Senate Majority Leader Charles Schumer (D-N.Y.) and centrist Sen. Joe Manchin (D-W.Va.) on Wednesday said they had agreed to a $670 billion deal on Democratic priorities — weeks after Manchin seemingly had scuttled any chance of an agreement with hesitancy over inflation.
The new deal is a fraction of the more than $3 trillion deal once envisioned by liberal Democrats, but could give the party a big win ahead of the midterm elections when the House and Senate majorities are on the line.
The bill would invest $369 billion in energy climate programs over the next 10 years and $300 billion to reduce the deficit.
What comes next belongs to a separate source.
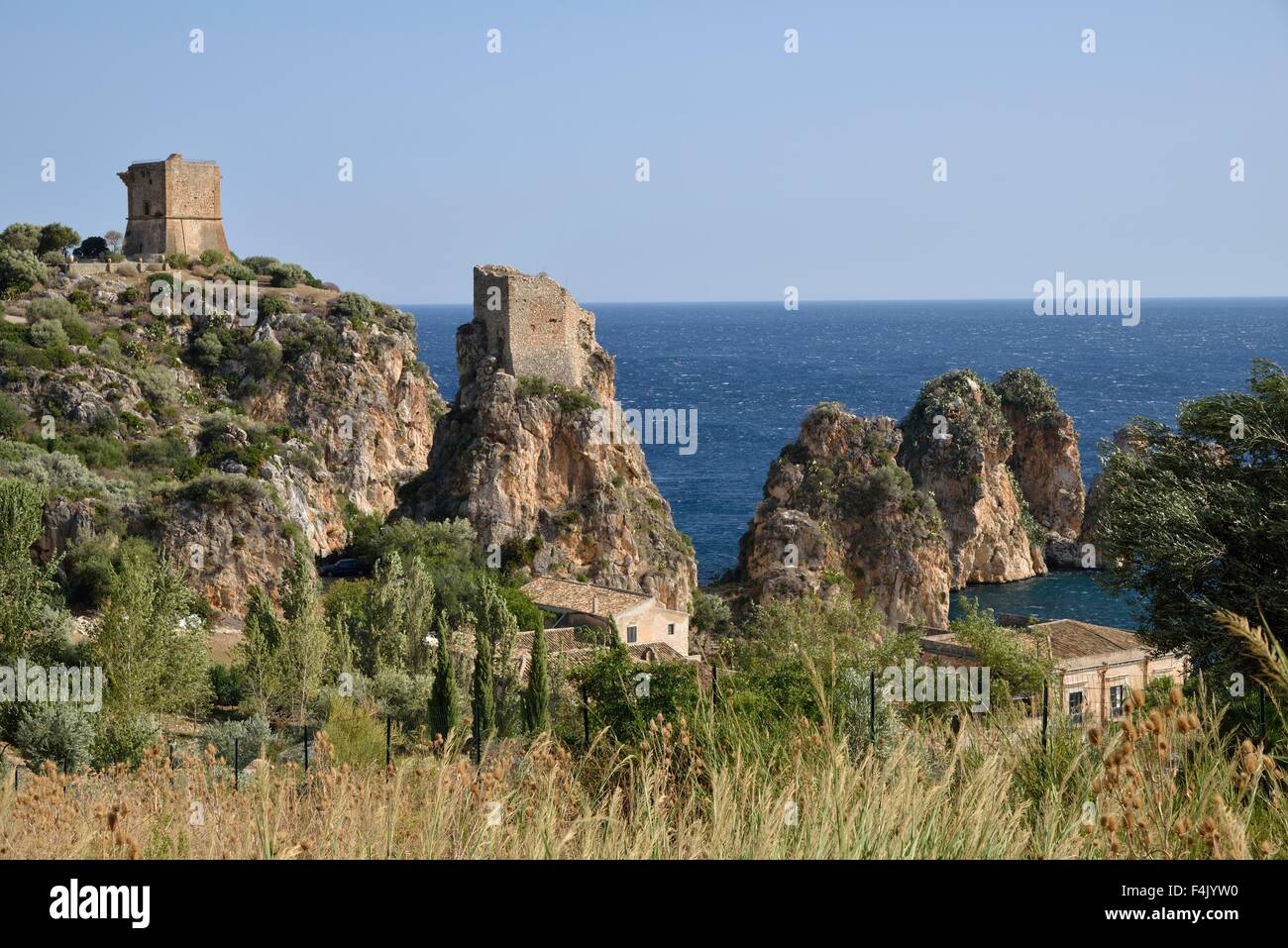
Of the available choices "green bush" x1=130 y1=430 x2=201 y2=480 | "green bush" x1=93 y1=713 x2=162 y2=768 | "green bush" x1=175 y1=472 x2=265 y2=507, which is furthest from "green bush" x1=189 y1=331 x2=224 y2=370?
"green bush" x1=93 y1=713 x2=162 y2=768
It would be added to legislation to lower prescription drug prices and extend expiring health care subsidies.
The deal will be part of the budget reconciliation package that Senate Democrats plan to bring to the floor next week and pass on a party-line vote, circumventing a Republican filibuster under special Senate rules.
“After many months of negotiations, we have finalized legislative text that will invest approximately $300 billion in deficit reduction and $369.75 billion in energy security and climate change programs over the next ten years,” Schumer and Manchin announced in a joint statement. “The investments will be fully paid for by closing tax loopholes on wealthy individuals and corporations.”
The deal would raise $739 billion in new revenue through a variety of proposals, according to a one-page summary provided by the negotiators.
It would raise $313 billion by implementing a 15-percent corporate minimum tax, $288 billion from empowering Medicare to negotiate lower drug prices, $124 billion from strong IRS enforcement of tax law and $14 billion from closing the carried interest loophole for money managers.
It would spend $369 billion on energy security and climate change and $64 billion to extend health care subsidies under the Affordable Care Act.
It would allocate $300 billion to reduce the deficit.
Schumer and Manchin in their joint statement said the agreement will reduce emissions by roughly 40 percent by 2030.